* The task:
Please update the material below so that every "khaki shorts" becomes "tan shorts", with nothing else changed.

[Spatial relation data]
━━━━━━
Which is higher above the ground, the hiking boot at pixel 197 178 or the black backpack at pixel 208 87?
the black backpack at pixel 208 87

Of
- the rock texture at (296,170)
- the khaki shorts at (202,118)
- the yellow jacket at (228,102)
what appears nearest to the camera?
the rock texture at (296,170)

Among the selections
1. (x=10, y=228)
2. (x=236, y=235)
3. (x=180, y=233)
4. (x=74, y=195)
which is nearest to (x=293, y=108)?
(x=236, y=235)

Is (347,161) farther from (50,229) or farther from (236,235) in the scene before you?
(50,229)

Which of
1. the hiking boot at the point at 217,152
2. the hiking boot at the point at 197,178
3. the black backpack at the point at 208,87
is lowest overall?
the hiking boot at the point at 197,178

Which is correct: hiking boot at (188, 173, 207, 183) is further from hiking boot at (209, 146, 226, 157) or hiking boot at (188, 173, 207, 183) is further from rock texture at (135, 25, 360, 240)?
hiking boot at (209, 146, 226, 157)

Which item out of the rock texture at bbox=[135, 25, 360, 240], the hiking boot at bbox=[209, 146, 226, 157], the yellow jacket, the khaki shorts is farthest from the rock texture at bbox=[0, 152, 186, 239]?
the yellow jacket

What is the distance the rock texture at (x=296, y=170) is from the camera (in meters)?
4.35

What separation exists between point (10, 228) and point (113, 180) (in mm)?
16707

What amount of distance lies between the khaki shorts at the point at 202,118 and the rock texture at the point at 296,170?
━━━━━━
* Result for this exercise:
Which is higher above the ground, the hiking boot at pixel 197 178 or the black backpack at pixel 208 87?
the black backpack at pixel 208 87

Of
- the rock texture at (296,170)
- the tan shorts at (202,118)
- the yellow jacket at (228,102)
what appears nearest to the camera?
the rock texture at (296,170)

Among the selections
1. (x=10, y=228)
2. (x=236, y=235)
3. (x=180, y=233)
4. (x=74, y=195)
which is nearest to (x=293, y=108)?
(x=236, y=235)

Is (347,161) farther from (50,229) or farther from (236,235) in the scene before you?
(50,229)

Which of
1. the hiking boot at the point at 217,152
2. the hiking boot at the point at 197,178
3. the black backpack at the point at 208,87
is lowest overall?
the hiking boot at the point at 197,178

Which is correct: hiking boot at (188, 173, 207, 183) is further from hiking boot at (209, 146, 226, 157) or hiking boot at (188, 173, 207, 183) is further from rock texture at (135, 25, 360, 240)?
hiking boot at (209, 146, 226, 157)

Which item out of the rock texture at bbox=[135, 25, 360, 240], the hiking boot at bbox=[209, 146, 226, 157], the yellow jacket, the tan shorts is farthest from the rock texture at bbox=[0, 152, 186, 239]?
the yellow jacket

What is the distance the rock texture at (x=296, y=170) is from the camera (in meters)?
4.35

What separation exists between point (10, 228) and point (113, 180) (in mm)?
16707

What amount of distance lies between the tan shorts at the point at 202,118 and the rock texture at the point at 296,170?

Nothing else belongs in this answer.